Posted by: traceykinohio | August 20, 2012 at 05:53 PM
Jo, thank you for always being here. A witness. I am truly grateful. And for your thoughtful, kind insights - always.
Kim, you have been a friend for so long. Each of us moving through eras together, watching and teaching and learning and respecting each other. I'm so glad you are still in my life.
MB, my soul sistah! You are my writing muse. Thank you for teaching me how to be a writer in so many ways.
Posted by: Brooke | August 19, 2012 at 08:17 PM
there is nothing that is not worth writing.
a writer just writes. just that.
i love you.
today my story was folding laundry. over and over and over again. but each crease i learned something new.
Posted by: mb | August 18, 2012 at 11:40 PM
Those two children of yours sure are getting big, Brooke! Their limbs are elongating before our very eyes! It's so adorable how they contentedly sit together sharing company, while at the same time appear engrossed in their own thoughts & activities.

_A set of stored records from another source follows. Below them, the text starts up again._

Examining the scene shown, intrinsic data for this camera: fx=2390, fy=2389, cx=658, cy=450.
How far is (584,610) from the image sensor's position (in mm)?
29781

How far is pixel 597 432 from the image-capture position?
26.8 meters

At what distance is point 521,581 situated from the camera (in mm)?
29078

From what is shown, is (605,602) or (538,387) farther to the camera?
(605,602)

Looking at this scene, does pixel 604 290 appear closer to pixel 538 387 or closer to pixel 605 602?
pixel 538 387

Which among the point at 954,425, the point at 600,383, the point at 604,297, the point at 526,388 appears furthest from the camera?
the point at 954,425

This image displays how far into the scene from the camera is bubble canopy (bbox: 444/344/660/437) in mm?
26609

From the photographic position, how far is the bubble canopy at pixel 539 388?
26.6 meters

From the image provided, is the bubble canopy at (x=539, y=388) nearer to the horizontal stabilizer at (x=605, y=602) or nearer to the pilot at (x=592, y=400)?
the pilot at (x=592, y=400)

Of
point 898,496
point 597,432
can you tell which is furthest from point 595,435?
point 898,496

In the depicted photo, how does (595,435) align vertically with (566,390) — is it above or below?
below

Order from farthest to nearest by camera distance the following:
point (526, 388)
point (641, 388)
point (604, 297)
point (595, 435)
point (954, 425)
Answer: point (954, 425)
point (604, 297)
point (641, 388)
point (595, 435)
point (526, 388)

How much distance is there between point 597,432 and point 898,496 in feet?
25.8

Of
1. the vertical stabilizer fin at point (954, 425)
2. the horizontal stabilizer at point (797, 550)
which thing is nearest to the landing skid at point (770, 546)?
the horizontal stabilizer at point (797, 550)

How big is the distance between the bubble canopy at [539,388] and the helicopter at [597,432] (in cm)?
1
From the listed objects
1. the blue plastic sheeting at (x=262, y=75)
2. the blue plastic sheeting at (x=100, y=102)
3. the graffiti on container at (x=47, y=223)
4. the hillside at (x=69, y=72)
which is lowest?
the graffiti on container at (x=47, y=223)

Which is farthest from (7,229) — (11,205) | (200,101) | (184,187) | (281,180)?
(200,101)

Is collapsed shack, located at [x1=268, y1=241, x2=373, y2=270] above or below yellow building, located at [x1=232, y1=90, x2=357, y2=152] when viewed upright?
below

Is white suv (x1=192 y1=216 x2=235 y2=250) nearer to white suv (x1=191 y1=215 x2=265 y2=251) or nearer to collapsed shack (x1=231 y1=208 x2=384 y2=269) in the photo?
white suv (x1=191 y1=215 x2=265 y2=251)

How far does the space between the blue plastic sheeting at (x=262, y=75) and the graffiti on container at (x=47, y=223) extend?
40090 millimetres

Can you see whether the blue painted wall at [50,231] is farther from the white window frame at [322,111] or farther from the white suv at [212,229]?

I've often thought while reading your blog that all the entries could be put together and made into a book. Your writing is beautiful!
Posted by: kim | August 18, 2012 at 11:15 PM
Brooke: You are way cool. I love your stories, and the ebb and flow of mundane versus twilight in your life. You have done some really awesome things as a family the last six years. It is awesome that you are digging in where your roots once were, raising the kids in the place that you grew up. Mundane is a part of life that 'bothers' me sometimes too. But you are right: those are often the moments that make memories if we allow it. It's kind of like planning a super cool adventure for the family on a Saturday and having it go.all.wrong. The kids end up crabby and fighting and perhaps it's not all you hoped it would be. Yet shelling walnuts resonates. I love your blog. I've been reading it since you were pregnant with your daughter. Whenever you write, I'll read :).